Os quilombolas têm uma “forte ligação ancestral” com a terra, por isso a respeitam, afirma Luiz Keto, coordenador da Coordenação Nacional de Articulação de Quilombos (Conaq). De fato, o modo tradicional de cultivo no Vale do Ribeira, conhecido como Sistema Agrícola Tradicional Quilombola, foi tombado como Patrimônio Cultural Imaterial do Brasil em 2018.
O Incra (Instituto Nacional de Colonização e Reforma Agrária) parece ter reconhecido isto no que diz respeito à recente decisão judicial sobre a reivindicação de terras de Bombas. Em comunicado à Mongabay, o órgão disse que, embora a área seja retirada do parque estadual, a conservação ambiental continuará em toda a região, “considerando os princípios agroecológicos e de sustentabilidade contidos no conhecimento ancestral dessas comunidades quilombolas”.
Precedente legal
O processo de reconhecimento formal da reivindicação territorial do Quilombo de Bombas começou em 2003, mas teve pouco progresso nas duas décadas seguintes. De acordo com o Incra, a comunidade obteve em 2005 um certificado de autorreconhecimento da Fundação Cultural Palmares. Nesse mesmo ano, o Incra iniciou o processo administrativo de regularização fundiária. O Itesp publicou estudos técnicos em 2014, mas o processo permaneceu no limbo desde então.
“Uma das dificuldades de regularização foi a sobreposição do parque com o território, o que impediria a sequência de trabalho do Incra porque existem áreas específicas no território cuja regularização cabe ao município”, disse um porta-voz do Incra à Mongabay. Além disso, o órgão afirmou que a escassez do orçamento federal impossibilitou a conclusão das etapas finais da regularização fundiária, que incluem levantamento fundiário, descrição da área solicitada e cadastramento de famílias, entre outras medidas, para concluir a titulação.
Em resposta ao atraso, a Defensoria Pública do Estado de São Paulo entrou com uma ação civil contra o Itesp e outros órgãos estaduais em 2014. Isso culminou com a ordem judicial de dezembro do ano passado, para que o governo estadual concedesse à comunidade a propriedade de seu território.
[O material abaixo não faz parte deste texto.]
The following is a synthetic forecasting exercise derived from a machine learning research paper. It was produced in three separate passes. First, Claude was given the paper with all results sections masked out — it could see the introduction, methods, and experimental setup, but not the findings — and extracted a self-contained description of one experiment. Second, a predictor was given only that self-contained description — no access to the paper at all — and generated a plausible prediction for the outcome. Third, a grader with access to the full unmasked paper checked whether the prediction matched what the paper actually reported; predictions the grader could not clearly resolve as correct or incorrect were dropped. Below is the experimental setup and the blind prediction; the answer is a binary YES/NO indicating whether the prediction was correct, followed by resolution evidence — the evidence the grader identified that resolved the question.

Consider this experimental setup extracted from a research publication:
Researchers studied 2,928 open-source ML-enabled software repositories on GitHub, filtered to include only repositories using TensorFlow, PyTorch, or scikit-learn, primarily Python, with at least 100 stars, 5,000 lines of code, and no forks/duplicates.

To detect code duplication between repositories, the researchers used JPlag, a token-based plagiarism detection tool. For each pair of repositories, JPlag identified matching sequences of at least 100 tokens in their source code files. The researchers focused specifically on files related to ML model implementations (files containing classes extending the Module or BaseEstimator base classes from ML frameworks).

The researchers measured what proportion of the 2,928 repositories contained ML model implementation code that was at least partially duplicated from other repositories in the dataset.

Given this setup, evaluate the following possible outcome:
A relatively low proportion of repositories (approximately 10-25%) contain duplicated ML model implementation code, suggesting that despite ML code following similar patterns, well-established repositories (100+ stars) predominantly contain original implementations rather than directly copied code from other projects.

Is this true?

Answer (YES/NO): NO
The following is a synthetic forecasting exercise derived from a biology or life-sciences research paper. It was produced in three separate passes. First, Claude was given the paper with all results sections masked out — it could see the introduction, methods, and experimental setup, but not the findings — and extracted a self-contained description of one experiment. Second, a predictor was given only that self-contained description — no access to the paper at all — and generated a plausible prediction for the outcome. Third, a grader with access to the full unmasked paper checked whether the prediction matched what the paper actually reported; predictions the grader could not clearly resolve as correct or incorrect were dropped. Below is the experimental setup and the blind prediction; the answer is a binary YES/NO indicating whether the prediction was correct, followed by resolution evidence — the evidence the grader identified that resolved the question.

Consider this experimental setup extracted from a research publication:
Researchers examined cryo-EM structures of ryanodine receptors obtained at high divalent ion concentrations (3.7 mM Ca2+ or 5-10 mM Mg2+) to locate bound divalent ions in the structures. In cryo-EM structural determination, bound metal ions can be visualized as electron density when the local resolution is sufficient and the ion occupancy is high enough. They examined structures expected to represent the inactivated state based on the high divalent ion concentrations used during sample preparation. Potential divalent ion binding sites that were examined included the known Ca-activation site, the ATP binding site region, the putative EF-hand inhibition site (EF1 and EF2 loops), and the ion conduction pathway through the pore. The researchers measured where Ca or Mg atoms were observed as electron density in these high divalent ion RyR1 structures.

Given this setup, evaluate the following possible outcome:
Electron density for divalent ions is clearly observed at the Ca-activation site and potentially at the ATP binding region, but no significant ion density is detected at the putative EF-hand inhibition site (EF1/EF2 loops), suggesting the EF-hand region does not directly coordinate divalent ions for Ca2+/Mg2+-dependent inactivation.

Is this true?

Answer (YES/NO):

“A decisão é um marco para a defesa dos direitos humanos e da conservação da natureza, pois reconhece plenamente o direito da comunidade ao seu território – levando em conta, é claro, suas práticas tradicionais de conservação florestal”, diz Coelho, do ICV. Ele acrescentou que a decisão estabelece um precedente muito importante para os direitos territoriais dos povos e comunidades tradicionais e pode ter um impacto direto na proteção de valores culturais, coesão social, segurança alimentar e acesso a recursos naturais, entre outros.
Keto, da Conaq, disse que, sem títulos de terra, os quilombos são mais vulneráveis a invasões e exploração por empresas de mineração, agronegócio, projetos de infraestrutura e outras formas de uso indevido de recursos naturais.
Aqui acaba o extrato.